The reprocessing activities in La Hague offers obvious advantages from an environmental point of view. Recycling reduces recourse to natural uranium sources. It also significantly decreases the volume and the toxicity of radioactive waste in comparison to the direct disposal of spent fuel (with no processing).
Reprocessing nuclear fuel is therefore in line with the policies of ecological responsibility and sustainable development: serving the greater good of the community, seeking the best compromise between the wellbeing of present generations and the protection of future generations, while paring the planet’s resources.
Lauvergeon shared her vision of the future of nuclear energy, and the role that recycling technologies can play in the decades to come.
“When the first plant was commissioned in La Hague, the expression “sustainable development” did not even exist. Yet, the French decision for a closed fuel cycle was driven by the very same principles:
Ensure the most efficient use of a finite resource, uranium
Condition safely ultimate waste
Minimize the quantity and toxicity of waste that must ultimately go to the final repository.

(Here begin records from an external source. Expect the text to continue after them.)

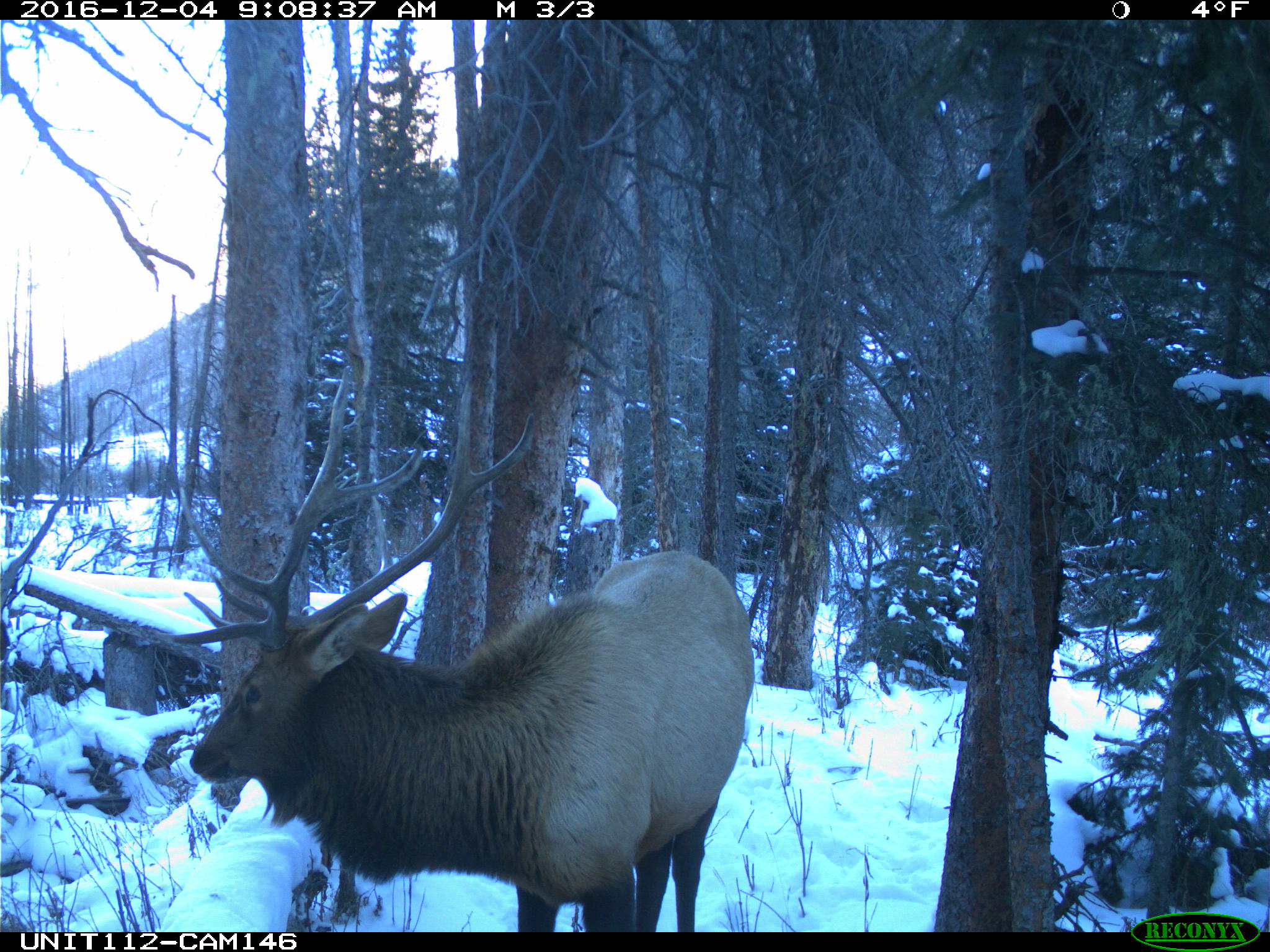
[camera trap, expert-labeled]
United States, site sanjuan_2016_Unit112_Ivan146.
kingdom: Animalia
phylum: Chordata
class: Mammalia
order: Artiodactyla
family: Cervidae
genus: Cervus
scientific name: Cervus elaphus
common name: red deer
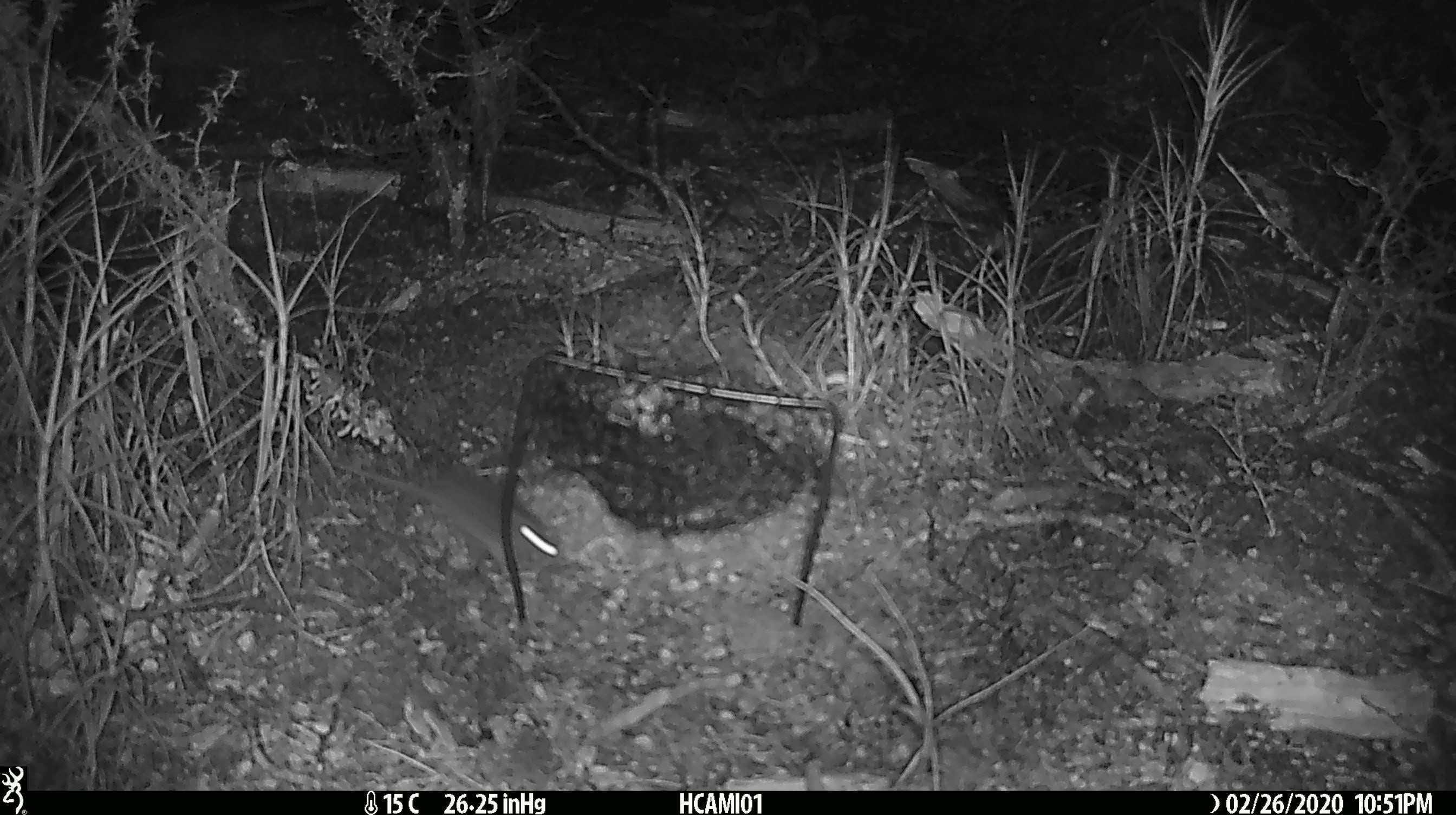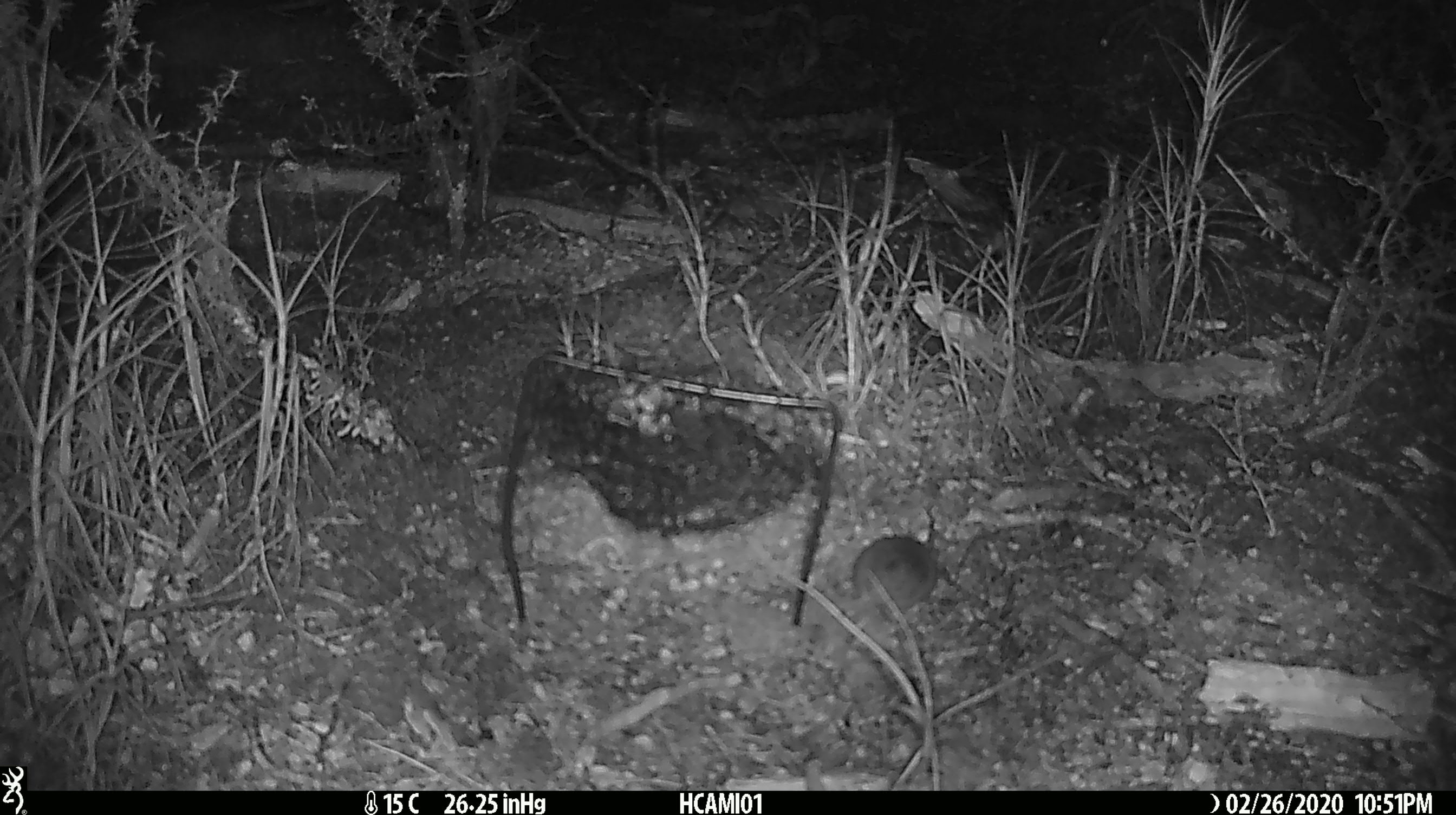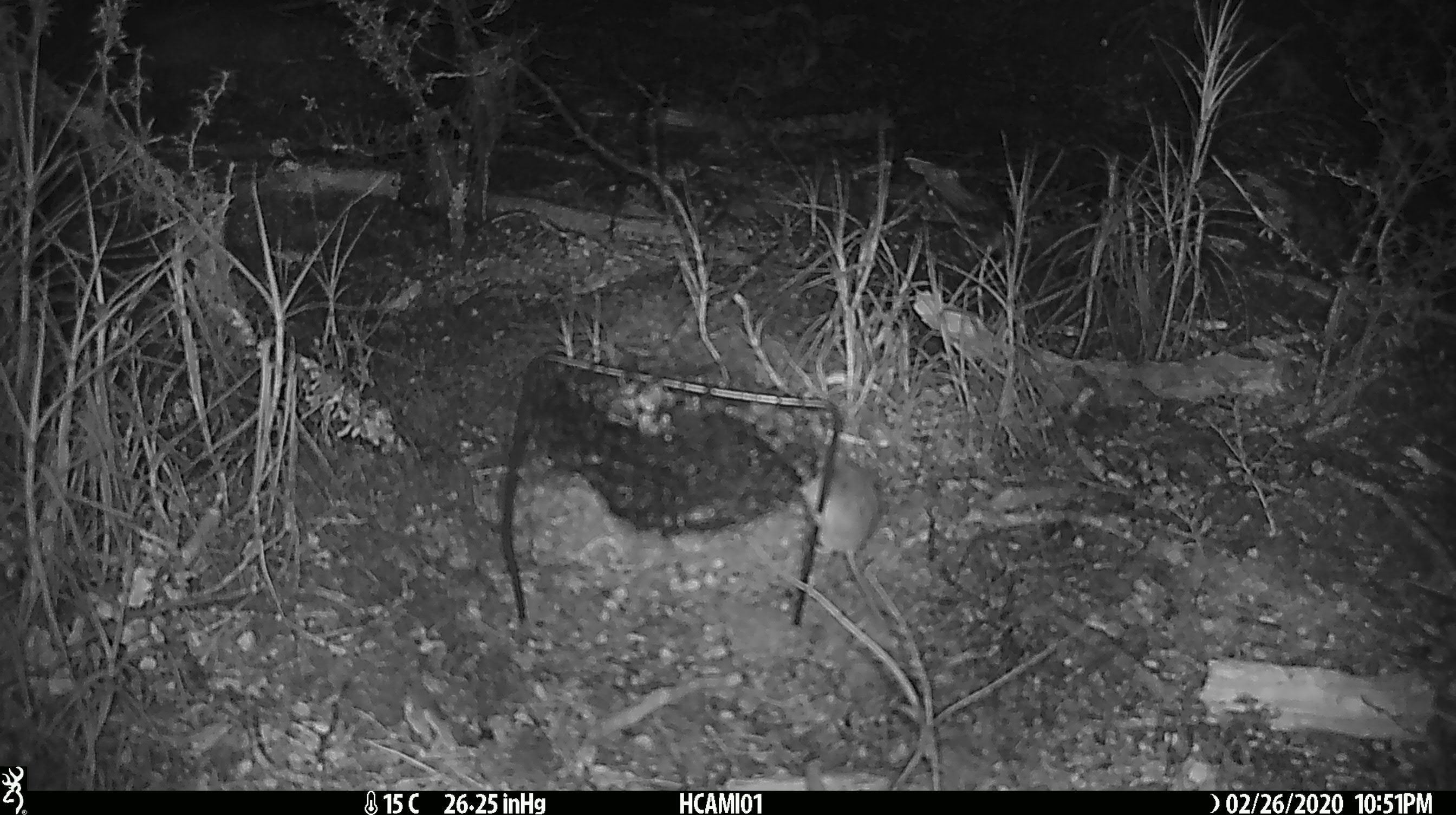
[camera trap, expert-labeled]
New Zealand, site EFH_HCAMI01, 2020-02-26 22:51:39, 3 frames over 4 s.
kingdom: Animalia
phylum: Chordata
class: Mammalia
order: Rodentia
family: Muridae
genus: Mus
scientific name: Mus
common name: mouse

From inception, maximizing safety and minimizing the environmental impact of the plant were key concerns that we addressed. Today, sustainable development is a driving factor. When the US-DOE set up the Generation IV International Forum, experts were asked to define criteria to screen new technologies. And sustainable development was one of them, with the same two key elements. It is therefore not a surprise that 5 out of 6 reactor concepts selected are associated to a closed fuel-cycle.
Accordingly, the US-DOE set-up the Advanced Fuel Cycle Initiative to further developing treatment technologies; in France, the CEA has similar research programs. We are proud that our facilities can provide a robust and comprehensive experience which will be useful to design and implement the fuel cycle of the next generation of power plants. But we are just as proud that our current technologies are making today valuable contributions in the US:
La Hague technology is being used for Yucca Mountain
Our casks and our unrivalled transportation experience can support the safe movement of used fuel from reactors to Yucca Mountain
Our MOX technology is already put to good use in the international fissile material disposition program, which is sometimes called MOX for Peace.

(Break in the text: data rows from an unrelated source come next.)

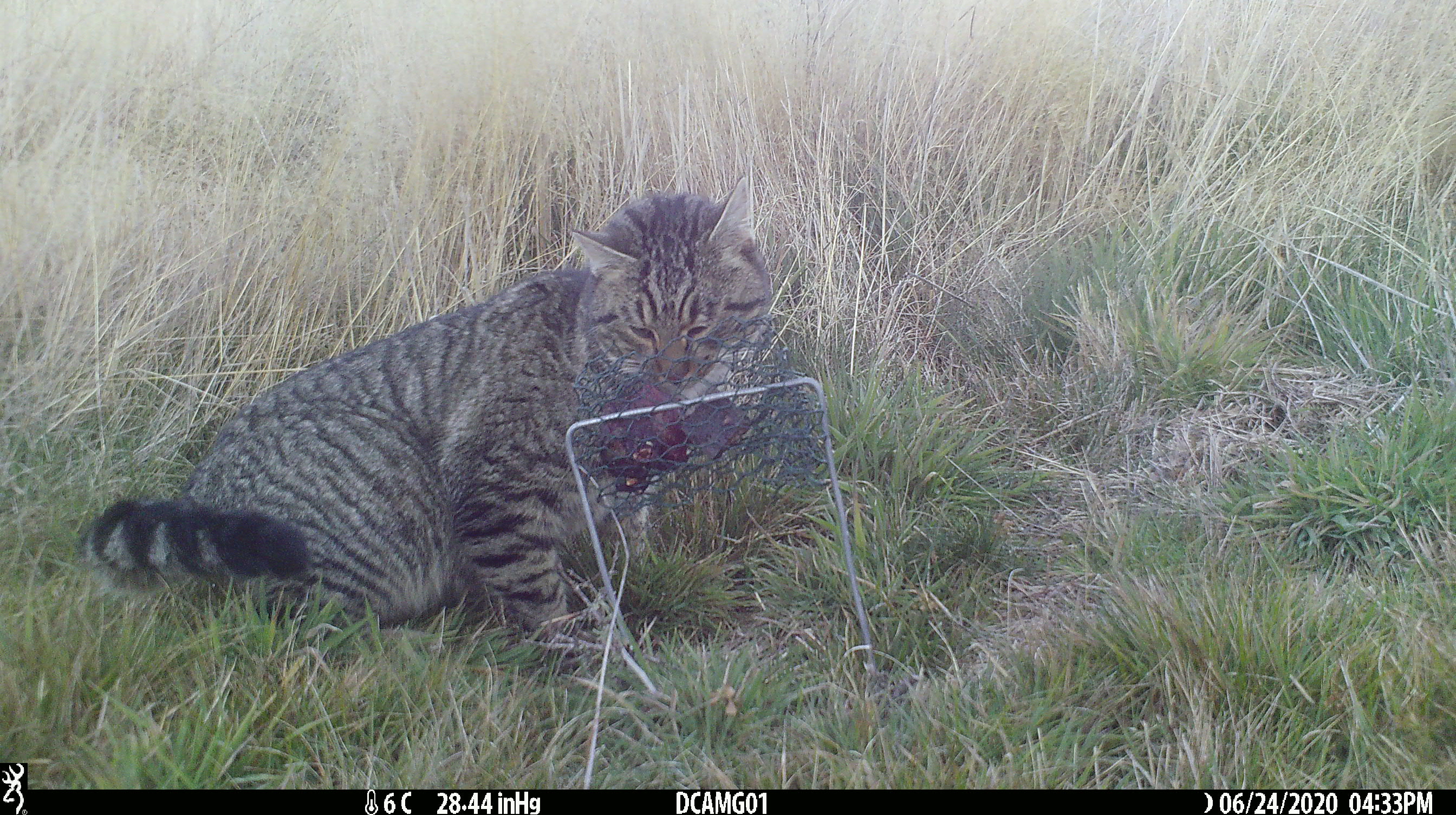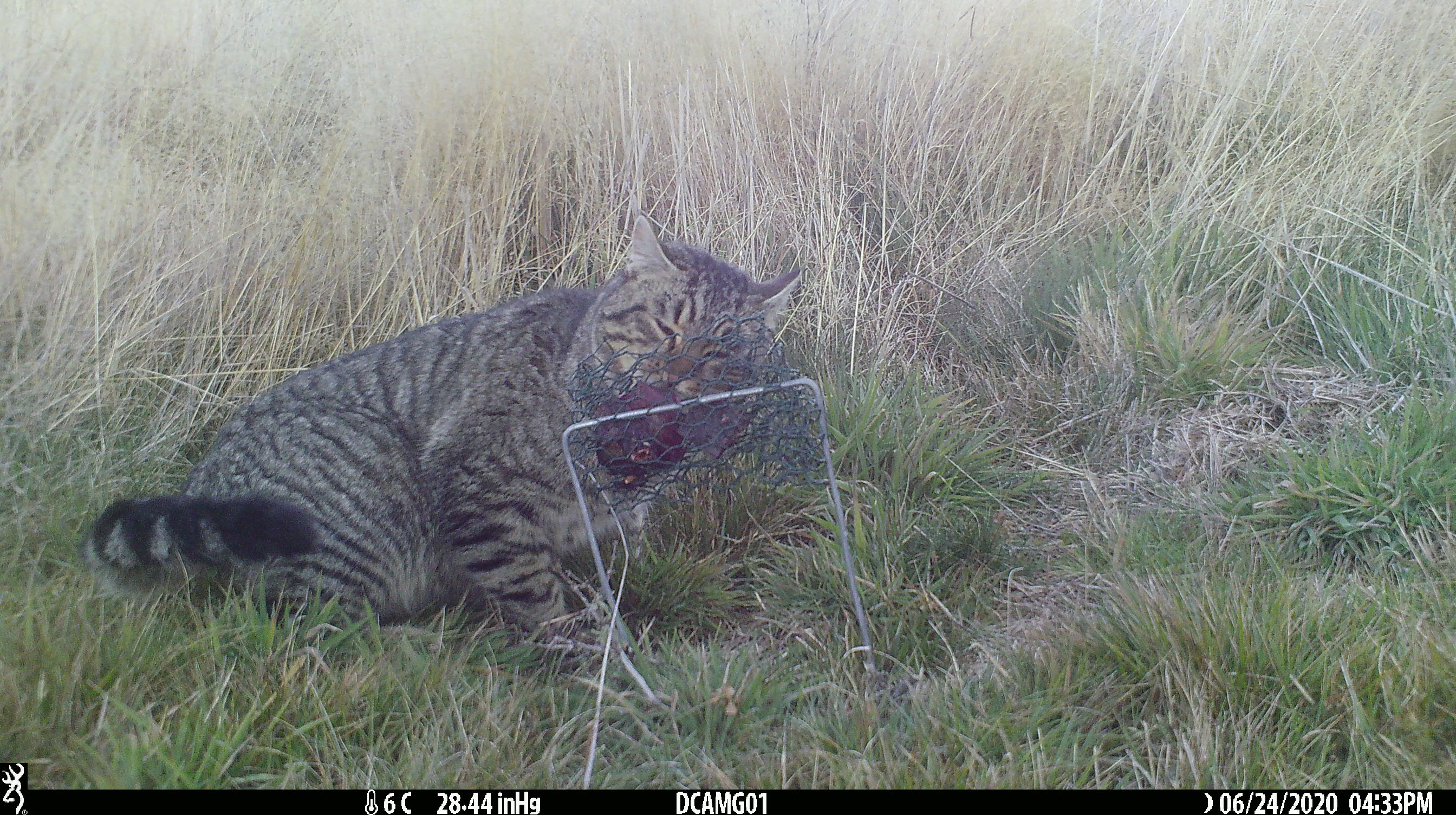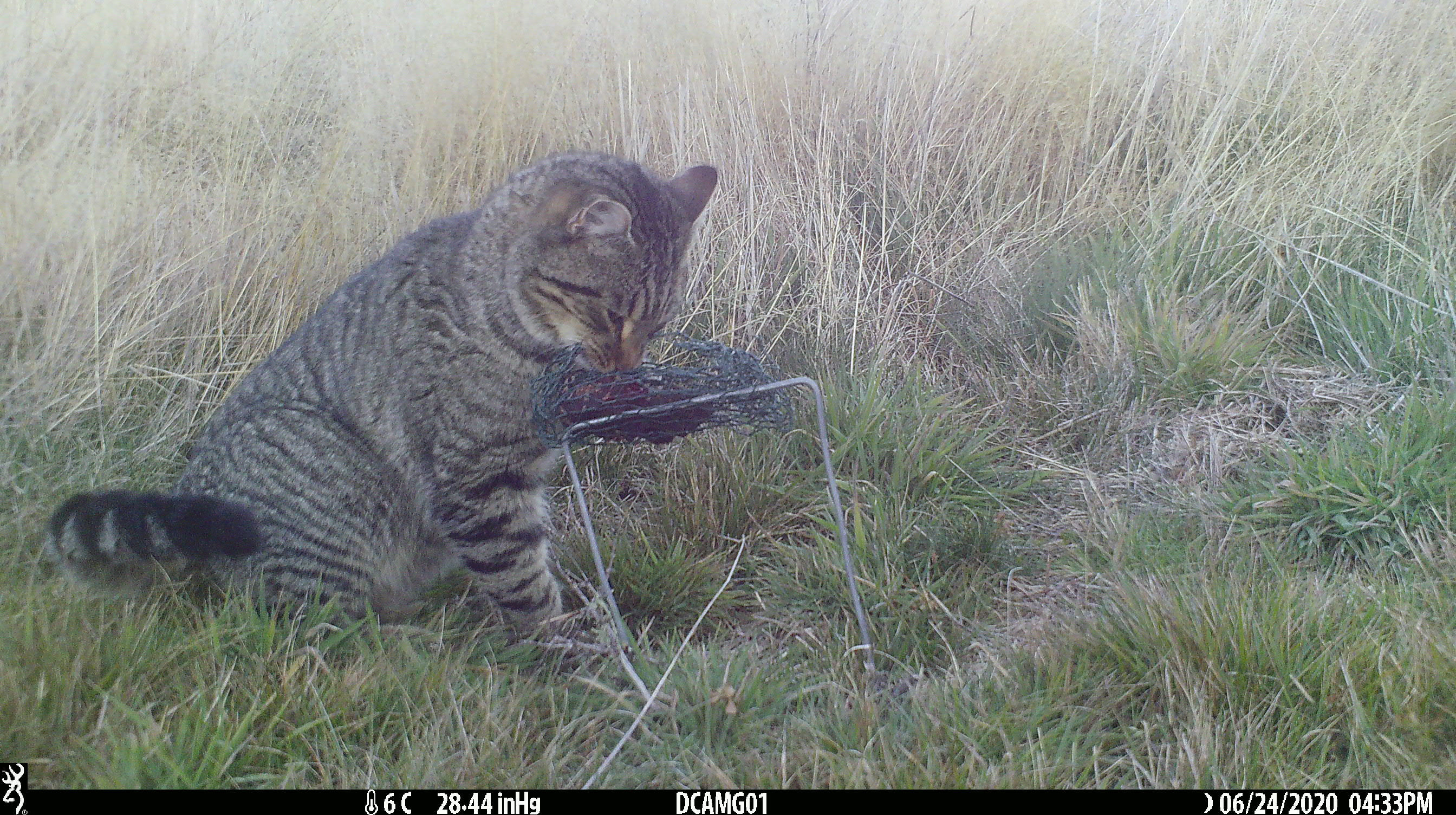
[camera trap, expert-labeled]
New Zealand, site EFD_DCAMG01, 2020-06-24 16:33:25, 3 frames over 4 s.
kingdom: Animalia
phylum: Chordata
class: Mammalia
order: Carnivora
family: Felidae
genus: Felis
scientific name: Felis catus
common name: domestic cat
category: cat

Vitrification and other conditioning technologies may contribute at such DOE sites as Hanford or Savannah.
Clearly current technologies can help nuclear move further. In fact, having a clear path for the back-end of the fuel cycle really is an immediate concern. It is one of the conditions that must be met to support the “nuclear renaissance”; and we have many ideas, derived from our experience and know-how, that we are ready to share. It is a good time to act, since all the conditions for new build are there:
•The economics are there
•Nuclear energy avoids Carbon emission
•Advanced products, such as the EPR, are in the market
•Innovative services are available.
“I firmly believe that nuclear energy has a great and long-term future. AREVA will continue to invest and develop state-of-the-art technologies and facilities to provide outstanding services to its customers. And I would be delighted if, in the future, one of these facilities would receive such a wonderful American Nuclear Society Award.”
There are approximately 130 nuclear reactors in North America, 215 in Europe and 85 in Asia. In Africa, only South Africa has nuclear reactors. Only Mexico, Brazil and Argentina are equipped in Central and Southern America.